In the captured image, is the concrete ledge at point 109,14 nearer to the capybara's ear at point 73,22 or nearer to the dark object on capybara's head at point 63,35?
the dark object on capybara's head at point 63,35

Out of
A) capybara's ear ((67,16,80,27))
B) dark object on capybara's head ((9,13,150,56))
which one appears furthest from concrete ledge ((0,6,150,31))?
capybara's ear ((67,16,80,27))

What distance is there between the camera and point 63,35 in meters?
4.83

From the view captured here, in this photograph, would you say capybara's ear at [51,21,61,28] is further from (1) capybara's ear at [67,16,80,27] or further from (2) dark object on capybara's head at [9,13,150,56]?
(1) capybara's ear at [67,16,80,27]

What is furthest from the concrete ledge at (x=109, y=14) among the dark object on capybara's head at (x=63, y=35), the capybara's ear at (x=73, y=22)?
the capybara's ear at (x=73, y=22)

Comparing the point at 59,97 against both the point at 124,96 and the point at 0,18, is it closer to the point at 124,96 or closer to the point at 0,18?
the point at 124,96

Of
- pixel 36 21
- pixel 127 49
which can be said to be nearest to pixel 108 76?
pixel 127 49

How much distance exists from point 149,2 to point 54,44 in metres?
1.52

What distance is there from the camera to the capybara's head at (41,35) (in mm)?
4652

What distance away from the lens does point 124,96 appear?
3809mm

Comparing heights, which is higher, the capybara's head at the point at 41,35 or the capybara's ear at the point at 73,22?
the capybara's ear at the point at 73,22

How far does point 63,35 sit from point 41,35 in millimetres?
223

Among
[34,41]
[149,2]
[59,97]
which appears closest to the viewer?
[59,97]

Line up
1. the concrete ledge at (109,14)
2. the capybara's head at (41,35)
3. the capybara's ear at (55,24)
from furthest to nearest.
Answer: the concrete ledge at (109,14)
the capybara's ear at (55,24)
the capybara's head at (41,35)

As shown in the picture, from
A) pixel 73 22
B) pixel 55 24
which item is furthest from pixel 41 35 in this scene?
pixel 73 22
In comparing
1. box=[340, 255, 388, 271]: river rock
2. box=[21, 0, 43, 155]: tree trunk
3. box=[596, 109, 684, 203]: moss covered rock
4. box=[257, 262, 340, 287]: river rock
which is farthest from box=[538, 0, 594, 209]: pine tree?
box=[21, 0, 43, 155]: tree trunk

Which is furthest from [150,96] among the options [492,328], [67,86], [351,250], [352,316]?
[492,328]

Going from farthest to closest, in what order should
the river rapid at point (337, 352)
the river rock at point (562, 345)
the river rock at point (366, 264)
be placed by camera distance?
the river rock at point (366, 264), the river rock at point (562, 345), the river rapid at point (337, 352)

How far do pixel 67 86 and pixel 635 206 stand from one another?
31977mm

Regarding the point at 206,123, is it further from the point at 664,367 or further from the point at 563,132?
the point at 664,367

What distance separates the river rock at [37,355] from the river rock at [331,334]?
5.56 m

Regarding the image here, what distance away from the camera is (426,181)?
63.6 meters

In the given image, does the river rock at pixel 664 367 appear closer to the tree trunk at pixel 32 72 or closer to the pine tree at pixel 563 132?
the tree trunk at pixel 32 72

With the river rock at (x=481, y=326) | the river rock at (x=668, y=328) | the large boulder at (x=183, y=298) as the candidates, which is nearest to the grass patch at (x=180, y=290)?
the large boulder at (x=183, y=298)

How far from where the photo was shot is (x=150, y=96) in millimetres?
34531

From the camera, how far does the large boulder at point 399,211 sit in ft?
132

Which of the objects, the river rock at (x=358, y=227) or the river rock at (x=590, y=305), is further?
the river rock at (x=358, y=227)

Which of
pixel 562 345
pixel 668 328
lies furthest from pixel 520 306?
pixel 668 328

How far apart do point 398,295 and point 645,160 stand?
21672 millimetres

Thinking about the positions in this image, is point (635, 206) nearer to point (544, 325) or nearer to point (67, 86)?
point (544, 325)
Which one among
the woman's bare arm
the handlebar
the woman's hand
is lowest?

━━━━━━━━━━━━━━━━

**PROBLEM REQUIREMENTS**: Return the material word for word, starting at the line that contains "From the camera, how" and ending after the line that contains "21672 millimetres".

**COMPLETE ANSWER**:
From the camera, how far does the large boulder at point 399,211 sit in ft?
132

Which of the objects, the river rock at (x=358, y=227) or the river rock at (x=590, y=305), is further?
the river rock at (x=358, y=227)

Which of
pixel 562 345
pixel 668 328
lies furthest from pixel 520 306?
pixel 668 328

How far apart do point 398,295 and point 645,160 stand?
21672 millimetres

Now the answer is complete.